A fairly conservative mid `70s Strat style and.........

a slightly less conservative fluorescent pink neck-thru Superstrat........ARGGHH....even with the extractor fan running, I seem to have managed to cover my workshop in a fine coat of pink dust. :Disbelief:

----------


## TonyEarth

wow!!!! extremely awesome emandos! i'm always impressed by what you make.

----------


## thistle3585

Here is my latest. My first left handed instrument.  It leaves for Belgium later this week.   Its actually a pretty great achievement because that was the last one on my waiting list.  I  get to go back to building spec instruments.

----------


## Soundfarmer Pete

Nice one Andrew - and you seem to have a great source of wood!
I did a lefty Thinline for a French customer last month..........really odd!  I like to have a play on the finished instrument to check set-up but couldn`t get my head round it......everything seemed upside down.......

----------


## thistle3585

That wood came off ebay.  I bought it for next to nothing, and still have a fair amount left so that is the "stock" piece for the next couple instruments.  No upgrade costs, first come first serve.  

I don't think I'm immoral enough to put that dayglo pink on an instrument.  :Smile:

----------


## Soundfarmer Pete

> I don't think I'm immoral enough to put that dayglo pink on an instrument.


The customer`s always right  :Wink: 
Even the pickups are pink  :Disbelief:

----------


## Ben Milne

Andrew that wood looks fantastic. Nice work with the colour.
If I hadn't just aMASsed another emando, I would be very tempted to send you an email. (Okay I am still tempted, but must be realistic in such times).
Any thoughts about adding a symetrical 2pt to your standard spec?

----------


## thistle3585

Funny you should ask.  I've had two emails in the last week about two points.  Although its not a standard model, I have done a few two points in the past so I am tooled up for them including a carved top version.  I think I'll do a couple two points, a carved top single cutaway and two flat tops.  I think I'll have six instruments in this next batch.

----------


## thistle3585

Well, I'm back at it after having taken a bit of a break to work on my OMs and a couple tenor ukes.  What do you call a grouping of emandos?  A gaggle?  A brood?  

Being a production minded guy here is a few of my two dozen necks in the works.  

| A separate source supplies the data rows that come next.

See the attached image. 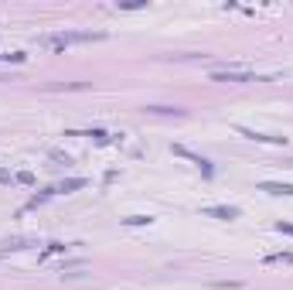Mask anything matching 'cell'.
<instances>
[{"label": "cell", "mask_w": 293, "mask_h": 290, "mask_svg": "<svg viewBox=\"0 0 293 290\" xmlns=\"http://www.w3.org/2000/svg\"><path fill=\"white\" fill-rule=\"evenodd\" d=\"M99 31H58V34H41L38 44L44 48H68V44H82V41H99Z\"/></svg>", "instance_id": "cell-1"}, {"label": "cell", "mask_w": 293, "mask_h": 290, "mask_svg": "<svg viewBox=\"0 0 293 290\" xmlns=\"http://www.w3.org/2000/svg\"><path fill=\"white\" fill-rule=\"evenodd\" d=\"M215 82H259L253 72H212Z\"/></svg>", "instance_id": "cell-2"}, {"label": "cell", "mask_w": 293, "mask_h": 290, "mask_svg": "<svg viewBox=\"0 0 293 290\" xmlns=\"http://www.w3.org/2000/svg\"><path fill=\"white\" fill-rule=\"evenodd\" d=\"M239 134L249 136V140H259V144H287V136H270V134H256V130H246V126H239Z\"/></svg>", "instance_id": "cell-3"}, {"label": "cell", "mask_w": 293, "mask_h": 290, "mask_svg": "<svg viewBox=\"0 0 293 290\" xmlns=\"http://www.w3.org/2000/svg\"><path fill=\"white\" fill-rule=\"evenodd\" d=\"M34 246V239H10V242H3L0 246V256H7V252H20V250H31Z\"/></svg>", "instance_id": "cell-4"}, {"label": "cell", "mask_w": 293, "mask_h": 290, "mask_svg": "<svg viewBox=\"0 0 293 290\" xmlns=\"http://www.w3.org/2000/svg\"><path fill=\"white\" fill-rule=\"evenodd\" d=\"M174 154H181V157H191V160H195L198 168H201V171L205 174H212V164H208V160H205V157H198V154H191V150H188V147H174Z\"/></svg>", "instance_id": "cell-5"}, {"label": "cell", "mask_w": 293, "mask_h": 290, "mask_svg": "<svg viewBox=\"0 0 293 290\" xmlns=\"http://www.w3.org/2000/svg\"><path fill=\"white\" fill-rule=\"evenodd\" d=\"M205 215H212V218H235V208H225V205H212V208H201Z\"/></svg>", "instance_id": "cell-6"}, {"label": "cell", "mask_w": 293, "mask_h": 290, "mask_svg": "<svg viewBox=\"0 0 293 290\" xmlns=\"http://www.w3.org/2000/svg\"><path fill=\"white\" fill-rule=\"evenodd\" d=\"M259 192H270V194H293V184H259Z\"/></svg>", "instance_id": "cell-7"}, {"label": "cell", "mask_w": 293, "mask_h": 290, "mask_svg": "<svg viewBox=\"0 0 293 290\" xmlns=\"http://www.w3.org/2000/svg\"><path fill=\"white\" fill-rule=\"evenodd\" d=\"M266 263L273 266V263H293V252H273V256H266Z\"/></svg>", "instance_id": "cell-8"}, {"label": "cell", "mask_w": 293, "mask_h": 290, "mask_svg": "<svg viewBox=\"0 0 293 290\" xmlns=\"http://www.w3.org/2000/svg\"><path fill=\"white\" fill-rule=\"evenodd\" d=\"M82 184H85L82 178H72V181H65V184H61L58 192H75V188H82Z\"/></svg>", "instance_id": "cell-9"}, {"label": "cell", "mask_w": 293, "mask_h": 290, "mask_svg": "<svg viewBox=\"0 0 293 290\" xmlns=\"http://www.w3.org/2000/svg\"><path fill=\"white\" fill-rule=\"evenodd\" d=\"M126 226H143V222H150V215H130V218H123Z\"/></svg>", "instance_id": "cell-10"}, {"label": "cell", "mask_w": 293, "mask_h": 290, "mask_svg": "<svg viewBox=\"0 0 293 290\" xmlns=\"http://www.w3.org/2000/svg\"><path fill=\"white\" fill-rule=\"evenodd\" d=\"M14 181H20V184H34V174H27V171H24V174H17Z\"/></svg>", "instance_id": "cell-11"}]
</instances>
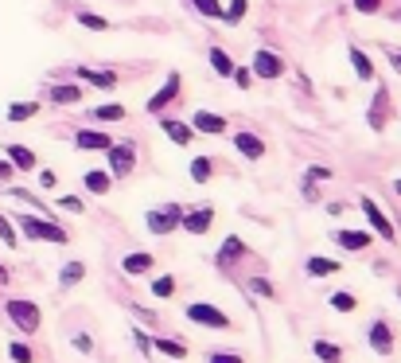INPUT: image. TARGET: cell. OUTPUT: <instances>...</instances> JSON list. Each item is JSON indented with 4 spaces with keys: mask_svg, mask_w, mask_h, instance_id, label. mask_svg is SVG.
<instances>
[{
    "mask_svg": "<svg viewBox=\"0 0 401 363\" xmlns=\"http://www.w3.org/2000/svg\"><path fill=\"white\" fill-rule=\"evenodd\" d=\"M12 223L24 230V238H31V242H55V246H66V242H71L66 227H58V223L43 219V215H16Z\"/></svg>",
    "mask_w": 401,
    "mask_h": 363,
    "instance_id": "cell-1",
    "label": "cell"
},
{
    "mask_svg": "<svg viewBox=\"0 0 401 363\" xmlns=\"http://www.w3.org/2000/svg\"><path fill=\"white\" fill-rule=\"evenodd\" d=\"M4 312H8V320H12V328H20L24 336H36L39 324H43V312H39V305L28 301V297H8V301H4Z\"/></svg>",
    "mask_w": 401,
    "mask_h": 363,
    "instance_id": "cell-2",
    "label": "cell"
},
{
    "mask_svg": "<svg viewBox=\"0 0 401 363\" xmlns=\"http://www.w3.org/2000/svg\"><path fill=\"white\" fill-rule=\"evenodd\" d=\"M183 211H187V208H179V203L148 208V211H145V227H148V235H156V238L175 235V230H179V223H183Z\"/></svg>",
    "mask_w": 401,
    "mask_h": 363,
    "instance_id": "cell-3",
    "label": "cell"
},
{
    "mask_svg": "<svg viewBox=\"0 0 401 363\" xmlns=\"http://www.w3.org/2000/svg\"><path fill=\"white\" fill-rule=\"evenodd\" d=\"M183 317H187L191 324H199V328H214V332H230L234 328V320L211 301H191L187 309H183Z\"/></svg>",
    "mask_w": 401,
    "mask_h": 363,
    "instance_id": "cell-4",
    "label": "cell"
},
{
    "mask_svg": "<svg viewBox=\"0 0 401 363\" xmlns=\"http://www.w3.org/2000/svg\"><path fill=\"white\" fill-rule=\"evenodd\" d=\"M105 160H110L113 180H129L132 168H137V141H113L105 148Z\"/></svg>",
    "mask_w": 401,
    "mask_h": 363,
    "instance_id": "cell-5",
    "label": "cell"
},
{
    "mask_svg": "<svg viewBox=\"0 0 401 363\" xmlns=\"http://www.w3.org/2000/svg\"><path fill=\"white\" fill-rule=\"evenodd\" d=\"M366 348H370L374 356H394L397 336H394V328H390L386 317H374L370 320V328H366Z\"/></svg>",
    "mask_w": 401,
    "mask_h": 363,
    "instance_id": "cell-6",
    "label": "cell"
},
{
    "mask_svg": "<svg viewBox=\"0 0 401 363\" xmlns=\"http://www.w3.org/2000/svg\"><path fill=\"white\" fill-rule=\"evenodd\" d=\"M254 78H285L288 74V63H285V55H277V51H269V47H257L254 51Z\"/></svg>",
    "mask_w": 401,
    "mask_h": 363,
    "instance_id": "cell-7",
    "label": "cell"
},
{
    "mask_svg": "<svg viewBox=\"0 0 401 363\" xmlns=\"http://www.w3.org/2000/svg\"><path fill=\"white\" fill-rule=\"evenodd\" d=\"M179 94H183V74H179V71H172L168 78H164V86H160V90H156V94L145 102V110L160 118V113L168 110L172 102H179Z\"/></svg>",
    "mask_w": 401,
    "mask_h": 363,
    "instance_id": "cell-8",
    "label": "cell"
},
{
    "mask_svg": "<svg viewBox=\"0 0 401 363\" xmlns=\"http://www.w3.org/2000/svg\"><path fill=\"white\" fill-rule=\"evenodd\" d=\"M366 126H370L374 133H386V126H390V86H382V82H378V90H374V98H370Z\"/></svg>",
    "mask_w": 401,
    "mask_h": 363,
    "instance_id": "cell-9",
    "label": "cell"
},
{
    "mask_svg": "<svg viewBox=\"0 0 401 363\" xmlns=\"http://www.w3.org/2000/svg\"><path fill=\"white\" fill-rule=\"evenodd\" d=\"M363 215H366V223H370V230L378 238H386V242H397V230H394V223L386 219V211L378 208V203L370 200V195H363Z\"/></svg>",
    "mask_w": 401,
    "mask_h": 363,
    "instance_id": "cell-10",
    "label": "cell"
},
{
    "mask_svg": "<svg viewBox=\"0 0 401 363\" xmlns=\"http://www.w3.org/2000/svg\"><path fill=\"white\" fill-rule=\"evenodd\" d=\"M183 230H187V235H207V230L214 227V208L211 203H199V208H187L183 211V223H179Z\"/></svg>",
    "mask_w": 401,
    "mask_h": 363,
    "instance_id": "cell-11",
    "label": "cell"
},
{
    "mask_svg": "<svg viewBox=\"0 0 401 363\" xmlns=\"http://www.w3.org/2000/svg\"><path fill=\"white\" fill-rule=\"evenodd\" d=\"M234 148H238L241 160H265V153H269V145H265L254 129H238V133H234Z\"/></svg>",
    "mask_w": 401,
    "mask_h": 363,
    "instance_id": "cell-12",
    "label": "cell"
},
{
    "mask_svg": "<svg viewBox=\"0 0 401 363\" xmlns=\"http://www.w3.org/2000/svg\"><path fill=\"white\" fill-rule=\"evenodd\" d=\"M335 246L339 250H347V254H363V250H370V242H374V230H335Z\"/></svg>",
    "mask_w": 401,
    "mask_h": 363,
    "instance_id": "cell-13",
    "label": "cell"
},
{
    "mask_svg": "<svg viewBox=\"0 0 401 363\" xmlns=\"http://www.w3.org/2000/svg\"><path fill=\"white\" fill-rule=\"evenodd\" d=\"M152 270H156V254H148V250H132V254L121 258V274L125 277H148Z\"/></svg>",
    "mask_w": 401,
    "mask_h": 363,
    "instance_id": "cell-14",
    "label": "cell"
},
{
    "mask_svg": "<svg viewBox=\"0 0 401 363\" xmlns=\"http://www.w3.org/2000/svg\"><path fill=\"white\" fill-rule=\"evenodd\" d=\"M246 254H249V246L241 242L238 235H226V238H222V246H219V254H214V266H219V270H230L234 262H241Z\"/></svg>",
    "mask_w": 401,
    "mask_h": 363,
    "instance_id": "cell-15",
    "label": "cell"
},
{
    "mask_svg": "<svg viewBox=\"0 0 401 363\" xmlns=\"http://www.w3.org/2000/svg\"><path fill=\"white\" fill-rule=\"evenodd\" d=\"M191 129H195V133H207V137H222V133L230 129V121L222 118V113L195 110V118H191Z\"/></svg>",
    "mask_w": 401,
    "mask_h": 363,
    "instance_id": "cell-16",
    "label": "cell"
},
{
    "mask_svg": "<svg viewBox=\"0 0 401 363\" xmlns=\"http://www.w3.org/2000/svg\"><path fill=\"white\" fill-rule=\"evenodd\" d=\"M110 145H113V137L105 129H78L74 133V148H82V153H105Z\"/></svg>",
    "mask_w": 401,
    "mask_h": 363,
    "instance_id": "cell-17",
    "label": "cell"
},
{
    "mask_svg": "<svg viewBox=\"0 0 401 363\" xmlns=\"http://www.w3.org/2000/svg\"><path fill=\"white\" fill-rule=\"evenodd\" d=\"M47 98H51L55 106H66V110H71V106H82L86 90H82L78 82H55V86L47 90Z\"/></svg>",
    "mask_w": 401,
    "mask_h": 363,
    "instance_id": "cell-18",
    "label": "cell"
},
{
    "mask_svg": "<svg viewBox=\"0 0 401 363\" xmlns=\"http://www.w3.org/2000/svg\"><path fill=\"white\" fill-rule=\"evenodd\" d=\"M74 78L98 90H117V71H98V67H74Z\"/></svg>",
    "mask_w": 401,
    "mask_h": 363,
    "instance_id": "cell-19",
    "label": "cell"
},
{
    "mask_svg": "<svg viewBox=\"0 0 401 363\" xmlns=\"http://www.w3.org/2000/svg\"><path fill=\"white\" fill-rule=\"evenodd\" d=\"M160 129H164V137H168L172 145H179V148H187L191 141H195V129H191L187 121H179V118H160Z\"/></svg>",
    "mask_w": 401,
    "mask_h": 363,
    "instance_id": "cell-20",
    "label": "cell"
},
{
    "mask_svg": "<svg viewBox=\"0 0 401 363\" xmlns=\"http://www.w3.org/2000/svg\"><path fill=\"white\" fill-rule=\"evenodd\" d=\"M82 188H86L90 195H110L113 192L110 168H86V172H82Z\"/></svg>",
    "mask_w": 401,
    "mask_h": 363,
    "instance_id": "cell-21",
    "label": "cell"
},
{
    "mask_svg": "<svg viewBox=\"0 0 401 363\" xmlns=\"http://www.w3.org/2000/svg\"><path fill=\"white\" fill-rule=\"evenodd\" d=\"M4 156L12 160V168L16 172H31V168H39V156H36V148H28V145H4Z\"/></svg>",
    "mask_w": 401,
    "mask_h": 363,
    "instance_id": "cell-22",
    "label": "cell"
},
{
    "mask_svg": "<svg viewBox=\"0 0 401 363\" xmlns=\"http://www.w3.org/2000/svg\"><path fill=\"white\" fill-rule=\"evenodd\" d=\"M347 59H350V67H355V78H358V82H374V74H378V71H374V59H370V55H366L358 44L347 47Z\"/></svg>",
    "mask_w": 401,
    "mask_h": 363,
    "instance_id": "cell-23",
    "label": "cell"
},
{
    "mask_svg": "<svg viewBox=\"0 0 401 363\" xmlns=\"http://www.w3.org/2000/svg\"><path fill=\"white\" fill-rule=\"evenodd\" d=\"M304 274L308 277H335V274H343V262L339 258H323V254H312V258L304 262Z\"/></svg>",
    "mask_w": 401,
    "mask_h": 363,
    "instance_id": "cell-24",
    "label": "cell"
},
{
    "mask_svg": "<svg viewBox=\"0 0 401 363\" xmlns=\"http://www.w3.org/2000/svg\"><path fill=\"white\" fill-rule=\"evenodd\" d=\"M152 352H160L168 359H187V344L172 340V336H152Z\"/></svg>",
    "mask_w": 401,
    "mask_h": 363,
    "instance_id": "cell-25",
    "label": "cell"
},
{
    "mask_svg": "<svg viewBox=\"0 0 401 363\" xmlns=\"http://www.w3.org/2000/svg\"><path fill=\"white\" fill-rule=\"evenodd\" d=\"M78 282H86V262H66L58 270V290H74Z\"/></svg>",
    "mask_w": 401,
    "mask_h": 363,
    "instance_id": "cell-26",
    "label": "cell"
},
{
    "mask_svg": "<svg viewBox=\"0 0 401 363\" xmlns=\"http://www.w3.org/2000/svg\"><path fill=\"white\" fill-rule=\"evenodd\" d=\"M312 356L320 359V363H343V348H339L335 340H312Z\"/></svg>",
    "mask_w": 401,
    "mask_h": 363,
    "instance_id": "cell-27",
    "label": "cell"
},
{
    "mask_svg": "<svg viewBox=\"0 0 401 363\" xmlns=\"http://www.w3.org/2000/svg\"><path fill=\"white\" fill-rule=\"evenodd\" d=\"M191 180H195V184H211L214 180V160L211 156H191Z\"/></svg>",
    "mask_w": 401,
    "mask_h": 363,
    "instance_id": "cell-28",
    "label": "cell"
},
{
    "mask_svg": "<svg viewBox=\"0 0 401 363\" xmlns=\"http://www.w3.org/2000/svg\"><path fill=\"white\" fill-rule=\"evenodd\" d=\"M211 67H214V74H219V78H230V74H234V67H238V63H234L230 55L222 51V47H211Z\"/></svg>",
    "mask_w": 401,
    "mask_h": 363,
    "instance_id": "cell-29",
    "label": "cell"
},
{
    "mask_svg": "<svg viewBox=\"0 0 401 363\" xmlns=\"http://www.w3.org/2000/svg\"><path fill=\"white\" fill-rule=\"evenodd\" d=\"M90 118H94V121H125V106H121V102L94 106V110H90Z\"/></svg>",
    "mask_w": 401,
    "mask_h": 363,
    "instance_id": "cell-30",
    "label": "cell"
},
{
    "mask_svg": "<svg viewBox=\"0 0 401 363\" xmlns=\"http://www.w3.org/2000/svg\"><path fill=\"white\" fill-rule=\"evenodd\" d=\"M74 20L82 24V28H90V31H110L113 24L105 20V16H98V12H86V8H82V12H74Z\"/></svg>",
    "mask_w": 401,
    "mask_h": 363,
    "instance_id": "cell-31",
    "label": "cell"
},
{
    "mask_svg": "<svg viewBox=\"0 0 401 363\" xmlns=\"http://www.w3.org/2000/svg\"><path fill=\"white\" fill-rule=\"evenodd\" d=\"M246 12H249V0H226V4H222V20L226 24H241Z\"/></svg>",
    "mask_w": 401,
    "mask_h": 363,
    "instance_id": "cell-32",
    "label": "cell"
},
{
    "mask_svg": "<svg viewBox=\"0 0 401 363\" xmlns=\"http://www.w3.org/2000/svg\"><path fill=\"white\" fill-rule=\"evenodd\" d=\"M39 113V102H12L8 106V121H31Z\"/></svg>",
    "mask_w": 401,
    "mask_h": 363,
    "instance_id": "cell-33",
    "label": "cell"
},
{
    "mask_svg": "<svg viewBox=\"0 0 401 363\" xmlns=\"http://www.w3.org/2000/svg\"><path fill=\"white\" fill-rule=\"evenodd\" d=\"M246 285H249V293L265 297V301H277V297H281V293H277V285H273V282H269V277H249V282H246Z\"/></svg>",
    "mask_w": 401,
    "mask_h": 363,
    "instance_id": "cell-34",
    "label": "cell"
},
{
    "mask_svg": "<svg viewBox=\"0 0 401 363\" xmlns=\"http://www.w3.org/2000/svg\"><path fill=\"white\" fill-rule=\"evenodd\" d=\"M187 4L199 16H207V20H222V0H187Z\"/></svg>",
    "mask_w": 401,
    "mask_h": 363,
    "instance_id": "cell-35",
    "label": "cell"
},
{
    "mask_svg": "<svg viewBox=\"0 0 401 363\" xmlns=\"http://www.w3.org/2000/svg\"><path fill=\"white\" fill-rule=\"evenodd\" d=\"M331 309H335V312H355L358 309V297L347 293V290H335V293H331Z\"/></svg>",
    "mask_w": 401,
    "mask_h": 363,
    "instance_id": "cell-36",
    "label": "cell"
},
{
    "mask_svg": "<svg viewBox=\"0 0 401 363\" xmlns=\"http://www.w3.org/2000/svg\"><path fill=\"white\" fill-rule=\"evenodd\" d=\"M152 297H160V301H168V297H175V277L172 274H160L152 282Z\"/></svg>",
    "mask_w": 401,
    "mask_h": 363,
    "instance_id": "cell-37",
    "label": "cell"
},
{
    "mask_svg": "<svg viewBox=\"0 0 401 363\" xmlns=\"http://www.w3.org/2000/svg\"><path fill=\"white\" fill-rule=\"evenodd\" d=\"M8 356H12V363H36V352H31L24 340H12V344H8Z\"/></svg>",
    "mask_w": 401,
    "mask_h": 363,
    "instance_id": "cell-38",
    "label": "cell"
},
{
    "mask_svg": "<svg viewBox=\"0 0 401 363\" xmlns=\"http://www.w3.org/2000/svg\"><path fill=\"white\" fill-rule=\"evenodd\" d=\"M0 242H4V246H16V242H20V235H16V223L8 219V215H0Z\"/></svg>",
    "mask_w": 401,
    "mask_h": 363,
    "instance_id": "cell-39",
    "label": "cell"
},
{
    "mask_svg": "<svg viewBox=\"0 0 401 363\" xmlns=\"http://www.w3.org/2000/svg\"><path fill=\"white\" fill-rule=\"evenodd\" d=\"M382 4H386V0H350V8H355L358 16H378Z\"/></svg>",
    "mask_w": 401,
    "mask_h": 363,
    "instance_id": "cell-40",
    "label": "cell"
},
{
    "mask_svg": "<svg viewBox=\"0 0 401 363\" xmlns=\"http://www.w3.org/2000/svg\"><path fill=\"white\" fill-rule=\"evenodd\" d=\"M230 78H234V86H238V90H249V86H254V67H234Z\"/></svg>",
    "mask_w": 401,
    "mask_h": 363,
    "instance_id": "cell-41",
    "label": "cell"
},
{
    "mask_svg": "<svg viewBox=\"0 0 401 363\" xmlns=\"http://www.w3.org/2000/svg\"><path fill=\"white\" fill-rule=\"evenodd\" d=\"M132 344H137L140 356H152V336H148L145 328H132Z\"/></svg>",
    "mask_w": 401,
    "mask_h": 363,
    "instance_id": "cell-42",
    "label": "cell"
},
{
    "mask_svg": "<svg viewBox=\"0 0 401 363\" xmlns=\"http://www.w3.org/2000/svg\"><path fill=\"white\" fill-rule=\"evenodd\" d=\"M58 208L71 211V215H82V211H86V203H82L78 195H58Z\"/></svg>",
    "mask_w": 401,
    "mask_h": 363,
    "instance_id": "cell-43",
    "label": "cell"
},
{
    "mask_svg": "<svg viewBox=\"0 0 401 363\" xmlns=\"http://www.w3.org/2000/svg\"><path fill=\"white\" fill-rule=\"evenodd\" d=\"M71 344H74V352H82V356H90V352H94V336H86V332H74Z\"/></svg>",
    "mask_w": 401,
    "mask_h": 363,
    "instance_id": "cell-44",
    "label": "cell"
},
{
    "mask_svg": "<svg viewBox=\"0 0 401 363\" xmlns=\"http://www.w3.org/2000/svg\"><path fill=\"white\" fill-rule=\"evenodd\" d=\"M207 363H246L238 356V352H211V356H207Z\"/></svg>",
    "mask_w": 401,
    "mask_h": 363,
    "instance_id": "cell-45",
    "label": "cell"
},
{
    "mask_svg": "<svg viewBox=\"0 0 401 363\" xmlns=\"http://www.w3.org/2000/svg\"><path fill=\"white\" fill-rule=\"evenodd\" d=\"M331 176H335V172L323 168V164H312V168H308V180H312V184H320V180H331Z\"/></svg>",
    "mask_w": 401,
    "mask_h": 363,
    "instance_id": "cell-46",
    "label": "cell"
},
{
    "mask_svg": "<svg viewBox=\"0 0 401 363\" xmlns=\"http://www.w3.org/2000/svg\"><path fill=\"white\" fill-rule=\"evenodd\" d=\"M39 184H43V188H58V172L43 168V172H39Z\"/></svg>",
    "mask_w": 401,
    "mask_h": 363,
    "instance_id": "cell-47",
    "label": "cell"
},
{
    "mask_svg": "<svg viewBox=\"0 0 401 363\" xmlns=\"http://www.w3.org/2000/svg\"><path fill=\"white\" fill-rule=\"evenodd\" d=\"M386 59H390V67H394V71L401 74V47H390V51H386Z\"/></svg>",
    "mask_w": 401,
    "mask_h": 363,
    "instance_id": "cell-48",
    "label": "cell"
},
{
    "mask_svg": "<svg viewBox=\"0 0 401 363\" xmlns=\"http://www.w3.org/2000/svg\"><path fill=\"white\" fill-rule=\"evenodd\" d=\"M12 172H16L12 160H0V180H12Z\"/></svg>",
    "mask_w": 401,
    "mask_h": 363,
    "instance_id": "cell-49",
    "label": "cell"
},
{
    "mask_svg": "<svg viewBox=\"0 0 401 363\" xmlns=\"http://www.w3.org/2000/svg\"><path fill=\"white\" fill-rule=\"evenodd\" d=\"M140 320H148V324H156V312H148V309H132Z\"/></svg>",
    "mask_w": 401,
    "mask_h": 363,
    "instance_id": "cell-50",
    "label": "cell"
},
{
    "mask_svg": "<svg viewBox=\"0 0 401 363\" xmlns=\"http://www.w3.org/2000/svg\"><path fill=\"white\" fill-rule=\"evenodd\" d=\"M8 282H12V270H8V266H0V285H8Z\"/></svg>",
    "mask_w": 401,
    "mask_h": 363,
    "instance_id": "cell-51",
    "label": "cell"
},
{
    "mask_svg": "<svg viewBox=\"0 0 401 363\" xmlns=\"http://www.w3.org/2000/svg\"><path fill=\"white\" fill-rule=\"evenodd\" d=\"M394 192H397V195H401V180H397V184H394Z\"/></svg>",
    "mask_w": 401,
    "mask_h": 363,
    "instance_id": "cell-52",
    "label": "cell"
}]
</instances>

And finally, the last of my ash teles is now gone forever.  Thank goodness.   :Smile:

----------


## Ken Sager

I'd call it a pickle of e-mandos. Nice work like that leaves me in a pickle to figure out how to justify buying another emando!

----------


## Soundfarmer Pete

Loosely based on the EVH Wolfgang!

----------


## Soundfarmer Pete

A brace of 5 string explorers in their infancy......the maple top is a customer job, the one with the white scratchplate is an experiment....body is Idigbo, a medium density African wood.....rang like a bell when I tapped the board so had to give it a try!

----------


## Soundfarmer Pete

This is one I`ve been dying to do ever since (Ok, a little while after) I played a scalloped Strat.....an Yngwe Mandosteen!!!
I don`t know how it will work with an e-mando but suspect it will be a worthwhile experiment - probably a good way to avoid carpal tunnel syndrome.

----------